Sligo Senior Football Championship 1973

Tournament details
- County: Sligo
- Year: 1973

Winners
- Champions: St. Patrick's, Dromard (4th win)

Promotion/Relegation
- Promoted team(s): n/a
- Relegated team(s): n/a

= 1973 Sligo Senior Football Championship =

Gaelic football competition

This is a round-up of the 1973 Sligo Senior Football Championship. St. Patrick's regained the Owen B. Hunt Cup in this year after defeating Craobh Rua in the final. A new name appeared in the Championship entrants this year - Eastern Harps, an amalgamation of Keash, 1964 finalists and intermittent competitors at Senior level, and Gurteen.
===============
**STATED PROBLEM 1**: In two sentences, summarize the championship text.
**STATED PROBLEM 2**: Please reproduce the stretch of the championship text from "Promotion/Relegation" through "level, and Gurteen.".
Work only from the championship text.

**STORED DATA**:
===============
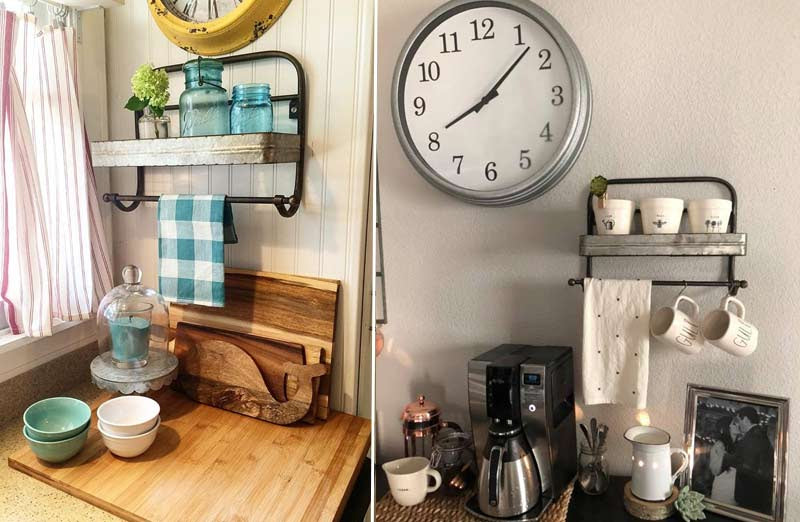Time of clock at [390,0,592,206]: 8:07
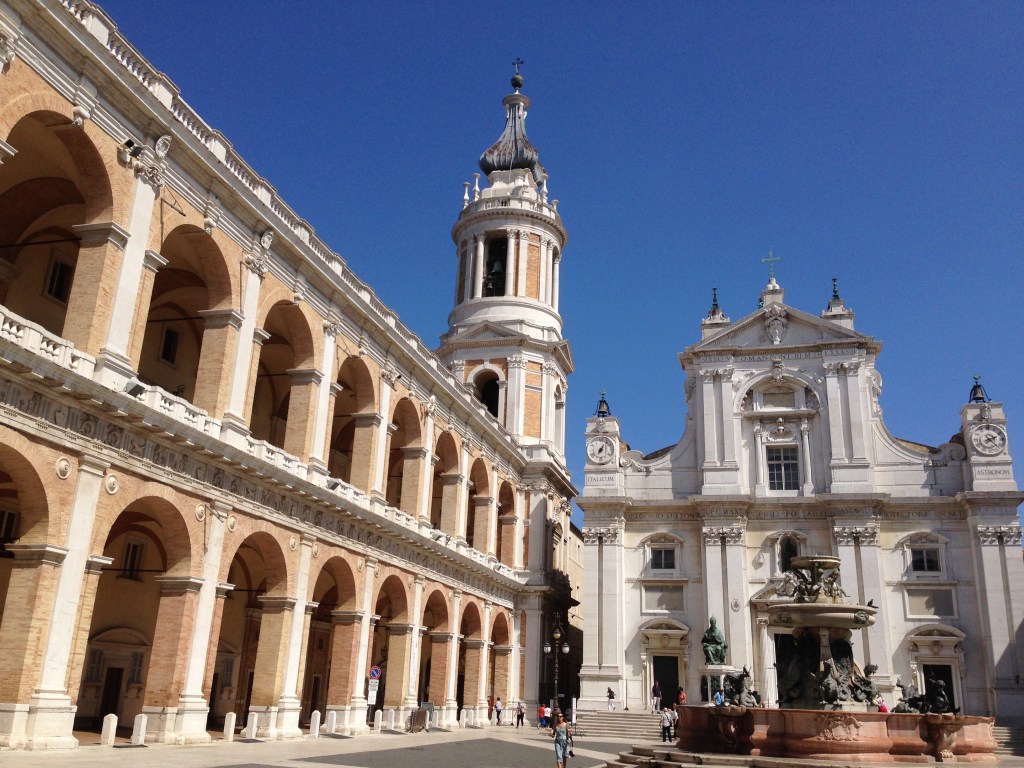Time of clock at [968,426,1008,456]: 2:22
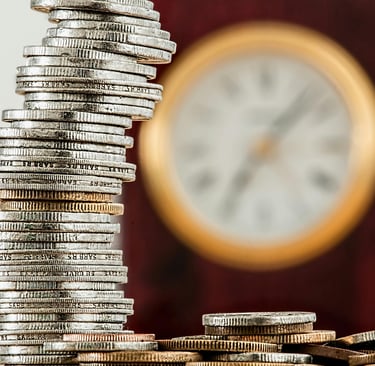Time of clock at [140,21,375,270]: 7:07
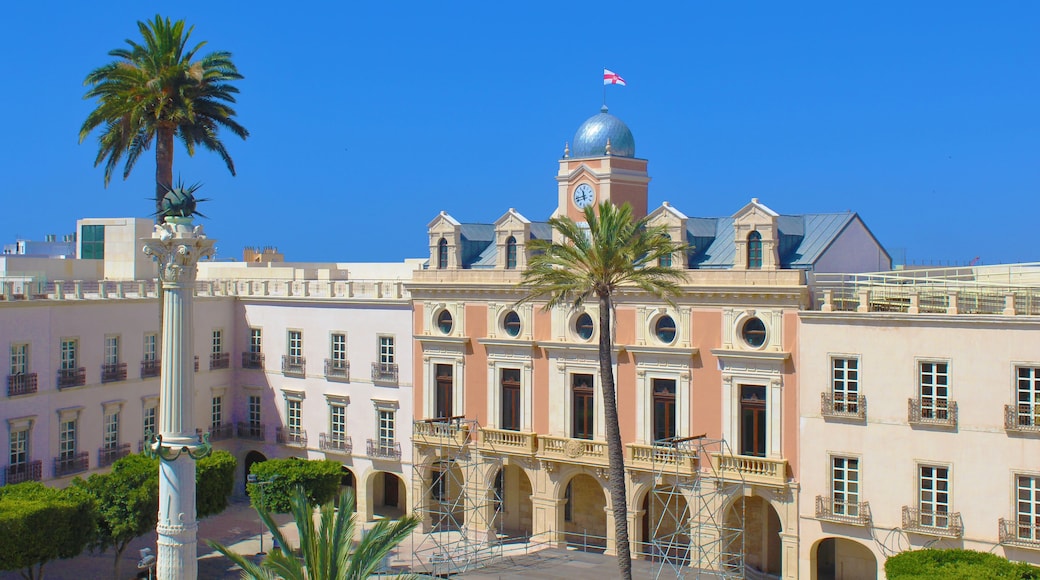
===============
**WORKED ANSWER 1**: St. Patrick's, Dromard won the 1973 Sligo Senior Football Championship, its fourth title, regaining the Owen B. Hunt Cup by defeating Craobh Rua in the final. Eastern Harps, an amalgamation of Keash and Gurteen, appeared as a new name among that year's entrants.

**WORKED ANSWER 2**:
Promotion/Relegation
- Promoted team(s): n/a
- Relegated team(s): n/a

= 1973 Sligo Senior Football Championship =

Gaelic football competition

This is a round-up of the 1973 Sligo Senior Football Championship. St. Patrick's regained the Owen B. Hunt Cup in this year after defeating Craobh Rua in the final. A new name appeared in the Championship entrants this year - Eastern Harps, an amalgamation of Keash, 1964 finalists and intermittent competitors at Senior level, and Gurteen.